▶ **EXERCISE BRIEF**: Each record below must come back exactly as written; its pictures must not.

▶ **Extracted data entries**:
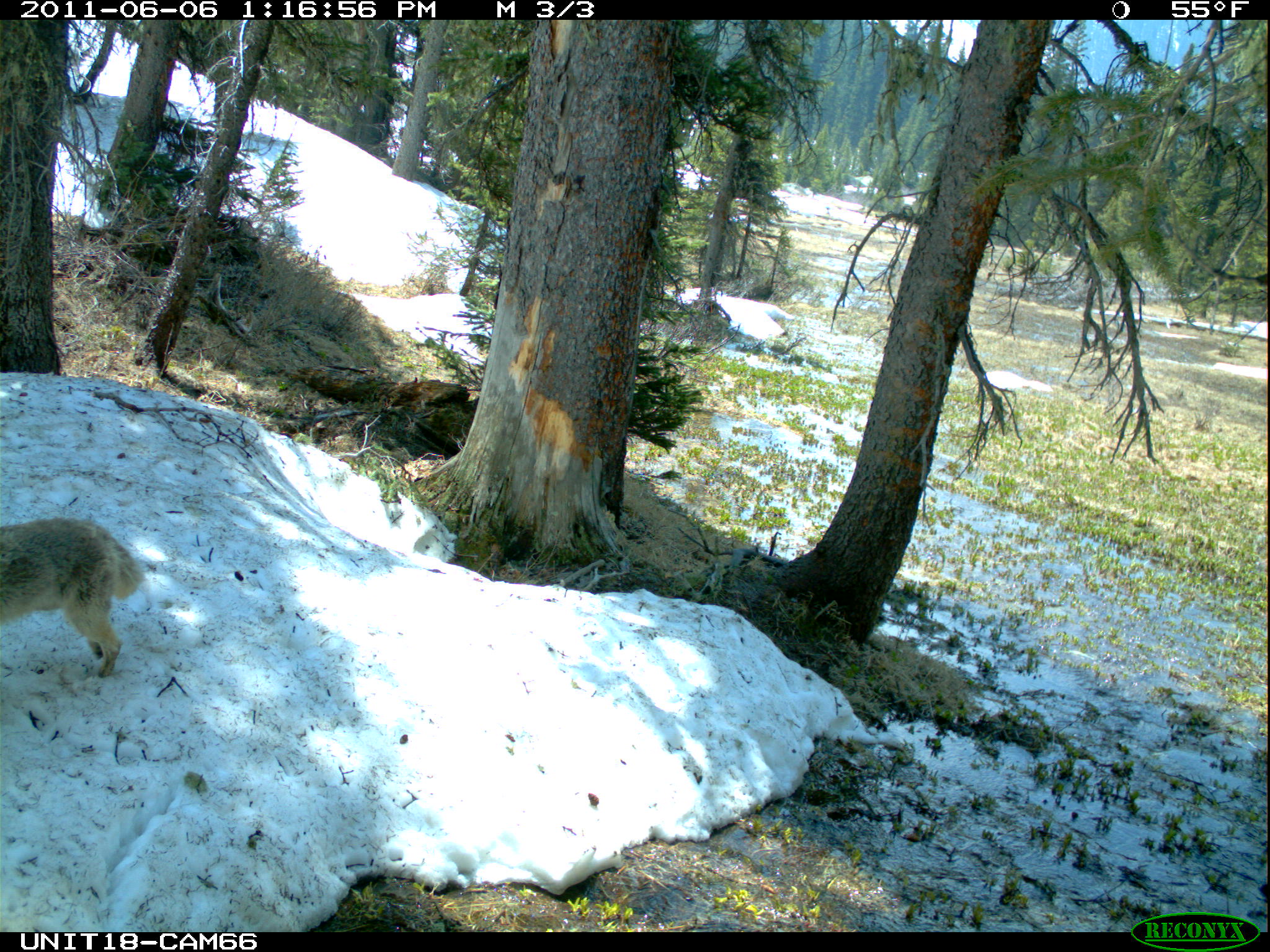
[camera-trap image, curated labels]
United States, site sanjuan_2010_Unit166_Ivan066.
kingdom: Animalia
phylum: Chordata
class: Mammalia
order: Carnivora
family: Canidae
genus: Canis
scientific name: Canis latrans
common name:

▶ **TASK RESULT**:
[camera-trap image, curated labels]
United States, site sanjuan_2010_Unit166_Ivan066.
kingdom: Animalia
phylum: Chordata
class: Mammalia
order: Carnivora
family: Canidae
genus: Canis
scientific name: Canis latrans
common name:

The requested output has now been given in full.